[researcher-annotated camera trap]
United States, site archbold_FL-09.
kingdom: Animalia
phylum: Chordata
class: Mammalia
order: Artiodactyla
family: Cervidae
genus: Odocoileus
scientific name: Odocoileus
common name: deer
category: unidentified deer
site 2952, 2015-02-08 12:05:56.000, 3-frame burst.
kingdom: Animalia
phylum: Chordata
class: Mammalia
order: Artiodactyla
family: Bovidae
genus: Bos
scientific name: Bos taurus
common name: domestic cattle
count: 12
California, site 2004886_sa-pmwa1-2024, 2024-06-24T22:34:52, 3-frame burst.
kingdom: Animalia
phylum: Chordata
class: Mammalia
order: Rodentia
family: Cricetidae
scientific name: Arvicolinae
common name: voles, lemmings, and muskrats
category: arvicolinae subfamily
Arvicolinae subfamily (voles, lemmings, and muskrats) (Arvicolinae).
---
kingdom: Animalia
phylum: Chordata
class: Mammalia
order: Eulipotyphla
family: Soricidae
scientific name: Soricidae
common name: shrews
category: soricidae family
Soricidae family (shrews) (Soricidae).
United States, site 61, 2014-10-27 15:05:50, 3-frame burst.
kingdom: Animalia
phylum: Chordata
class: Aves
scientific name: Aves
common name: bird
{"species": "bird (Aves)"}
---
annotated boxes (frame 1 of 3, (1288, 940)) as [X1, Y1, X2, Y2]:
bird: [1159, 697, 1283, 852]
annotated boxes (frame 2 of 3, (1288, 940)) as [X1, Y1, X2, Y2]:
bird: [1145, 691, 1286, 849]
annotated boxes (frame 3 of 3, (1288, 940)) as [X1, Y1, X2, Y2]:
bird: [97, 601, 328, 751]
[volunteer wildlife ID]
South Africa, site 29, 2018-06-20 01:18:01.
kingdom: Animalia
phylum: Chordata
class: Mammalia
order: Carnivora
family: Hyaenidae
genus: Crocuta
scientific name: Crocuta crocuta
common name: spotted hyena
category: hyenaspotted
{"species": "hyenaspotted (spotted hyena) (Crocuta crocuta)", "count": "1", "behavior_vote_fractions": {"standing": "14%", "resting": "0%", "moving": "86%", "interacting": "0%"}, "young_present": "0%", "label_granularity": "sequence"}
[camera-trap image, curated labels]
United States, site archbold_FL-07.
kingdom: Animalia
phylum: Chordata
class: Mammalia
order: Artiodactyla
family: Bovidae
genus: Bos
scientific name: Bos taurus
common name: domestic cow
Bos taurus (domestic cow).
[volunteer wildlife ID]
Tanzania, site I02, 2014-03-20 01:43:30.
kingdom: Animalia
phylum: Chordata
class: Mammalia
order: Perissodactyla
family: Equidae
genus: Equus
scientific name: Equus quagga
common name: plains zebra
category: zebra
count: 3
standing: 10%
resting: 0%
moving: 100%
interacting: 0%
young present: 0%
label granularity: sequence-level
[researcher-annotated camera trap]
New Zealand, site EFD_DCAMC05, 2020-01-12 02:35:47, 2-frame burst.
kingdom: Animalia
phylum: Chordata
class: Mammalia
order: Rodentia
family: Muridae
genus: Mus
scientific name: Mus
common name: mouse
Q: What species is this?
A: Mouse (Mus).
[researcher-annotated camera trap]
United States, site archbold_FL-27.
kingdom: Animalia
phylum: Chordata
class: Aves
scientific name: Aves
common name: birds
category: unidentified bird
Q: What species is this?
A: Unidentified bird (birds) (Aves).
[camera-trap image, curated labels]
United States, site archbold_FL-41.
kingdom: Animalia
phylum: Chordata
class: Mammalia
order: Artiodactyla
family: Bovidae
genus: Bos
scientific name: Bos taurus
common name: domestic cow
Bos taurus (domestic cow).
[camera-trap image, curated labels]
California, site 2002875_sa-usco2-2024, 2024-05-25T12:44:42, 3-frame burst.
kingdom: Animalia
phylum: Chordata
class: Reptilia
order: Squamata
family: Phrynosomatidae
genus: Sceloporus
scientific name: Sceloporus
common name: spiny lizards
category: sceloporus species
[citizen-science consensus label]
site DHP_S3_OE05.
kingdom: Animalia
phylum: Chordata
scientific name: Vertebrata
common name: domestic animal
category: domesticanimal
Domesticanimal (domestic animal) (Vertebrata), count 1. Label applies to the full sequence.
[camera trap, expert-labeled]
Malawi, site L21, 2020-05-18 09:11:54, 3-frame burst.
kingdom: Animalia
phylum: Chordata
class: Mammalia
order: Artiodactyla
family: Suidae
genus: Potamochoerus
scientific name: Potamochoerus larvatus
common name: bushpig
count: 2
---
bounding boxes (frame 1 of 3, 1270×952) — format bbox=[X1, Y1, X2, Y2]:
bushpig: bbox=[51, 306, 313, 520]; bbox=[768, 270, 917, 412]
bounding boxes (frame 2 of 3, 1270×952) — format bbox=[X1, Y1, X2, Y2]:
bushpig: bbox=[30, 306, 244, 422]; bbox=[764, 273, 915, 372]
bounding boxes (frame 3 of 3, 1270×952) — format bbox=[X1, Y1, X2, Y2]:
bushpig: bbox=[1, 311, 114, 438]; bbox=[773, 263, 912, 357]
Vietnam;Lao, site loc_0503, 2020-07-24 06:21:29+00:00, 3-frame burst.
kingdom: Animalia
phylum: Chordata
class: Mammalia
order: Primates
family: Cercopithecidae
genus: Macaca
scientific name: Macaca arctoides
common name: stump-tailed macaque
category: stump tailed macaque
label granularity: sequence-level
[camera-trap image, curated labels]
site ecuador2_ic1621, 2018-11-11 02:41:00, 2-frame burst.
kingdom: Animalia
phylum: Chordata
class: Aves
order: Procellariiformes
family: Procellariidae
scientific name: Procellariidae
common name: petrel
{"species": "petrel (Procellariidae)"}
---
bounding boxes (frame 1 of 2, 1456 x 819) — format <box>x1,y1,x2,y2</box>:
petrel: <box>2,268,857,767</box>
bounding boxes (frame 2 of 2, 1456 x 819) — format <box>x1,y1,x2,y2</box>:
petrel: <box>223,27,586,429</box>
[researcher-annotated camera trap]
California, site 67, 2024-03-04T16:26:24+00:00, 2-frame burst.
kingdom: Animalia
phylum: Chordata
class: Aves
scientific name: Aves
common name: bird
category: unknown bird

■ About this exercise
Above this task is a listing. Restate, word for word and with nothing added, the lines from the one with "family: Phrynosomatidae" through the one with "scientific name: Vertebrata".

■ Answer section
family: Phrynosomatidae
genus: Sceloporus
scientific name: Sceloporus
common name: spiny lizards
category: sceloporus species
[citizen-science consensus label]
site DHP_S3_OE05.
kingdom: Animalia
phylum: Chordata
scientific name: Vertebrata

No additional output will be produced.